The Envelope, Please| March 15, 2022
"I’m appointing you as my agent to distribute my endowment in Israel. No harm will befall anyone who is a mitzvah agent"
Dr. Levine (all names changed) was just finishing up his consultation when he mentioned to Fayge Schwartz, “I’m going to Israel, so your next treatment will be in three weeks.” Dr. Levine then excused himself for a moment, and left the room.
I’d like to show my hakaras hatov to Dr. Levine, Fayge Schwartz thought, but how? Any physical gift would be meaningless to one of the top oncologists at Sloan-Kettering. Then she had an idea. She reached into her purse, pulled out a ten-dollar bill, placed it in an envelope, and wrote “shaliach mitzvah gelt.”
When he returned, Dr. Levine explained she was progressing just fine. Mrs. Schwatz thanked the doctor and added, “Baruch Hashem.”
“Mrs. Schwartz, I’ve been treating you for almost a year now. Your progress has been remarkable. According to my professional prognosis, you will be cancer-free within two months. Why do you always thank G-d when I tell you about your progress? We never pray together. What does G-d have to do with my treatments?”
Fayge Schwartz answered, “Doctor, whether we know it or not, He is always the Master Planner, and ultimately we are in His hands. You will realize that in Israel, I guarantee it.”
Dr. Levine shrugged.
“Oh, I almost forgot, this is for you,” Fayge Schwartz said, handing him the envelope. It’s an insurance policy to have a safe trip to Israel.”
“What does it say?”
“It says, ‘shaliach mitzvah gelt.’ I’m appointing you as my agent to distribute my endowment in Israel. No harm will befall anyone who is a mitzvah agent.”
The doctor looked perplexed. “How will I know where to contribute the funds?”
Fayge Schwartz laughed. “Don’t worry, they’ll find you.”
Dr. Levine put the envelope in his pocket.
Two weeks later, Dr. Levine was visiting the Kosel. He wasn’t sure why. But he knew everyone goes, so he went, too.
As he approached the Wall, a man came over and said, “Do you have shaliach mitzvah gelt from America?”
Dr. Levine was shocked. Mrs. Schwartz was right! The man did find me!

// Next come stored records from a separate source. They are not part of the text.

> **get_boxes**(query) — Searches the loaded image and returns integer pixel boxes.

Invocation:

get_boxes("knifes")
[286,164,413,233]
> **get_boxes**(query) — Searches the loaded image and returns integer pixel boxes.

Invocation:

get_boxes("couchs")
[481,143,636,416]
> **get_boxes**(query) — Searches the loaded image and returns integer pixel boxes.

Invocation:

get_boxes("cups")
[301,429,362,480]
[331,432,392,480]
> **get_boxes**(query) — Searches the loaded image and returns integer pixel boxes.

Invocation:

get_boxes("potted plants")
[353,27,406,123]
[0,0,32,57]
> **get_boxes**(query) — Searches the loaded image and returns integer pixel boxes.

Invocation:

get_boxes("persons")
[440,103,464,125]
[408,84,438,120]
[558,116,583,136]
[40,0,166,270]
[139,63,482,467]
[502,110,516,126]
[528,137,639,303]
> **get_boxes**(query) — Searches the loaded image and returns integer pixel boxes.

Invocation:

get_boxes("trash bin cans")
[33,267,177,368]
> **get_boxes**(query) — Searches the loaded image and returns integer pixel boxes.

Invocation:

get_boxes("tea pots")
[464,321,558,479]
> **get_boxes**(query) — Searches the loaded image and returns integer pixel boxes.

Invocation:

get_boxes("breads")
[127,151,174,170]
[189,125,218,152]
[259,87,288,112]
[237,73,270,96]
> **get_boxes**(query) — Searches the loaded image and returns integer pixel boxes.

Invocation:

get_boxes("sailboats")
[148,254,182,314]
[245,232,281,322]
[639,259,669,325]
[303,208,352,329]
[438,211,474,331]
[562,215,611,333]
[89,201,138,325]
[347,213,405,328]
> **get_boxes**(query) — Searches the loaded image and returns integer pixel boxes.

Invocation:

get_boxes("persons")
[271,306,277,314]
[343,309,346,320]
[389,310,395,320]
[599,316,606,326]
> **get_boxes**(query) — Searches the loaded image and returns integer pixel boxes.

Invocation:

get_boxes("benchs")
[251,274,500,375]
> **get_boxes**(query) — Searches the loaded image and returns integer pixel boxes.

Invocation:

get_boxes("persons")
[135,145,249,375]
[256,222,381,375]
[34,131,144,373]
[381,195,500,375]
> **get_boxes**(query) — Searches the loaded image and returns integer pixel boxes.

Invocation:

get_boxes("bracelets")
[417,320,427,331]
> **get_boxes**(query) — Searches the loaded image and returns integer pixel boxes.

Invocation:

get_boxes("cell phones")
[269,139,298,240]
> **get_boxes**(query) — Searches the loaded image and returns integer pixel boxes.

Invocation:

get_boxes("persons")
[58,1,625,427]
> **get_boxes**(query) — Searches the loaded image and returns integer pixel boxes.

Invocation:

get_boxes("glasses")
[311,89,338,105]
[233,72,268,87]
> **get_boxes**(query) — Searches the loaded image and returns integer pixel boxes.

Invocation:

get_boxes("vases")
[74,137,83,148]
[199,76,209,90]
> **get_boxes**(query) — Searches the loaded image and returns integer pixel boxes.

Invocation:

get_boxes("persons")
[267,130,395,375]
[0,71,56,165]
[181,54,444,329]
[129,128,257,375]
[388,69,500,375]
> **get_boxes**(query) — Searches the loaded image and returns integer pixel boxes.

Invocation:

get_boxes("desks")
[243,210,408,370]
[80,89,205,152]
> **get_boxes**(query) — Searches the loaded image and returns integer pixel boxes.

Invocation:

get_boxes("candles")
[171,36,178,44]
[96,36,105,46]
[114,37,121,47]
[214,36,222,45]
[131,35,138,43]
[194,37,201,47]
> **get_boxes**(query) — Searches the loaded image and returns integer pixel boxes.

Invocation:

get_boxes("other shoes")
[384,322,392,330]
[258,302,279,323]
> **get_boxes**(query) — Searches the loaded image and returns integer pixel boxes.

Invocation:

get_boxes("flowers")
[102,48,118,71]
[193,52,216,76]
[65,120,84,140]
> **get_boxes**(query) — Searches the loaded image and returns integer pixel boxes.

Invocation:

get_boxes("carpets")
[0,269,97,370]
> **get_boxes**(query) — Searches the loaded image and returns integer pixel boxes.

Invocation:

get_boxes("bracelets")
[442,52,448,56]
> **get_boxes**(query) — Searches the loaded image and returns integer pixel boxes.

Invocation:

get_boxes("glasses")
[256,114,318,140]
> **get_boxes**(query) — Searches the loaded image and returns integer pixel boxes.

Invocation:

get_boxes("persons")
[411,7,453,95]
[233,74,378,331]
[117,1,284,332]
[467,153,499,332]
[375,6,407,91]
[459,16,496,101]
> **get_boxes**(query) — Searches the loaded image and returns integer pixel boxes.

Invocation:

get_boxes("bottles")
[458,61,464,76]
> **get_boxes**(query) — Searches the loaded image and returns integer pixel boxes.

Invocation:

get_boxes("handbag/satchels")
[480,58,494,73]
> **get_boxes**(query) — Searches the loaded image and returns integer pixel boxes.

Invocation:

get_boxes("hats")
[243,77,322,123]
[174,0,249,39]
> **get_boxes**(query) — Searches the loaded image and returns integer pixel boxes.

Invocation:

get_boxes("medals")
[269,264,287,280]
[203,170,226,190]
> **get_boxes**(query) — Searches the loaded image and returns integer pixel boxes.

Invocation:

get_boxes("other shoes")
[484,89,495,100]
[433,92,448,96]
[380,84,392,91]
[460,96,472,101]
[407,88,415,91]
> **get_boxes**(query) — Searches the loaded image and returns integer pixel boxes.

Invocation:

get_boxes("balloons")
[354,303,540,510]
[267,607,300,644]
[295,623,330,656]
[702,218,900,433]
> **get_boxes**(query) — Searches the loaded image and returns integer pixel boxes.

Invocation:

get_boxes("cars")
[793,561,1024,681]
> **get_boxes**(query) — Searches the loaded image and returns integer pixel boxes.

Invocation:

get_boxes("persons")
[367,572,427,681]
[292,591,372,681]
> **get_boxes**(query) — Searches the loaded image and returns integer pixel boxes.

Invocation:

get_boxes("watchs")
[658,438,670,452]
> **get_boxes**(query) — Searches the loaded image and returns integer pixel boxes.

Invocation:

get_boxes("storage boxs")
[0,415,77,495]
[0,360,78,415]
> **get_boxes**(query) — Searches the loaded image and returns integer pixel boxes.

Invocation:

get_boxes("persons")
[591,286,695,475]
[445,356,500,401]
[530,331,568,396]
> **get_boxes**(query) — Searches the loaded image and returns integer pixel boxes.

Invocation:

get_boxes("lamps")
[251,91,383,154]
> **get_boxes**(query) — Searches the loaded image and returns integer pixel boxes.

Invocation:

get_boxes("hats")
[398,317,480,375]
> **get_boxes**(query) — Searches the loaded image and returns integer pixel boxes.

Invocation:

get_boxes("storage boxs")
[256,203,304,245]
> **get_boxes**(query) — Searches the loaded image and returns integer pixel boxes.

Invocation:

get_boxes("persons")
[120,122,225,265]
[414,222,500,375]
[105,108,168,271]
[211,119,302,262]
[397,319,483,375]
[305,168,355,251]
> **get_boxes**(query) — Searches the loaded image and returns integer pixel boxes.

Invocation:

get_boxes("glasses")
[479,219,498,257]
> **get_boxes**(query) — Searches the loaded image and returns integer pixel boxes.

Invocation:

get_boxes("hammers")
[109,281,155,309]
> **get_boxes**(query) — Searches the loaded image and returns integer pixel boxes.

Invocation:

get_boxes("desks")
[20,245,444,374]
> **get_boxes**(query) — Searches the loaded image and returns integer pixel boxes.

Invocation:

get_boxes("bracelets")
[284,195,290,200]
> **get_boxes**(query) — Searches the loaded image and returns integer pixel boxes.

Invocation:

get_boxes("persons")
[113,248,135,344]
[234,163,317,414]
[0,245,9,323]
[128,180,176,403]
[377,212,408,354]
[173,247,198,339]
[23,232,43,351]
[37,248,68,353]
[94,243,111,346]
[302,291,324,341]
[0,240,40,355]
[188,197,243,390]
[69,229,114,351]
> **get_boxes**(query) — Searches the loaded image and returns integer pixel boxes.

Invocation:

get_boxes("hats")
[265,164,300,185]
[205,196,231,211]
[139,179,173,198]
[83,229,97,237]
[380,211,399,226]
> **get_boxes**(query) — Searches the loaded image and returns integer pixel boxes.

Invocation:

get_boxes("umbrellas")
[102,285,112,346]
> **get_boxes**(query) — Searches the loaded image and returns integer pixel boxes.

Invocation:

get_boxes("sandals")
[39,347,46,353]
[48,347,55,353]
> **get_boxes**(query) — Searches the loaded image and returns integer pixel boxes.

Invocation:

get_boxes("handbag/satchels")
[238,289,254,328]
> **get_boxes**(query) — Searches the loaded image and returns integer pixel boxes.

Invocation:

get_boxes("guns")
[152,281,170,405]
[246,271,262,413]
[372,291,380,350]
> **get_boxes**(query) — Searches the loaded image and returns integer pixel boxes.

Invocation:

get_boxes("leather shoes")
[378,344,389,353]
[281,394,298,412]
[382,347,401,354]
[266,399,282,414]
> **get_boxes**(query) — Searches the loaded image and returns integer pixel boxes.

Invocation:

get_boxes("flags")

“I have the envelope with me,” Dr. Levine said in a hushed tone. “Where is your office?”
“The soup kitchen I am collecting for is in Meah Shearim,” the man replied. “That’s where my office is. We can take a cab there.”
In minutes, Dr. Levine and his “contact” were standing in a small soup kitchen where 20 men were eating lunch. The room was dilapidated and very much in need of a paint job. Dr. Levine spoke first. “I understand completely why the endowment should go here; the need is obvious. What is your annual budget?”
The man answered, “It’s $100,000.”
“I’m going to make this happen,” Dr. Levine said. He removed the envelope from his pocket and ripped one side open. He blew into the envelope, and out fell a ten-dollar bill.
Dr. Levine turned white. I don’t understand this! he thought. Was Mrs. Schwartz making a joke? She did use the word endowment and she did ask me to distribute her funds. In my synagogue on the Upper East Side, endowments begin at $50,000. How could she give me $10? What should I do now? I did give him my word that I’d make this happen, and it is a good cause.
Dr. Levine took out his checkbook and wrote a check for $100,000.
As he handed over the check, his “contact” tearfully said, “I can’t thank you enough. Today was the end of the money I had left. If you hadn’t come, I would have had no money left to buy food for tomorrow.”
Dr. Levine looked at him for a moment. Then he said, “Whether we know it or not, He is always the Master Planner, and ultimately we are in His hands.”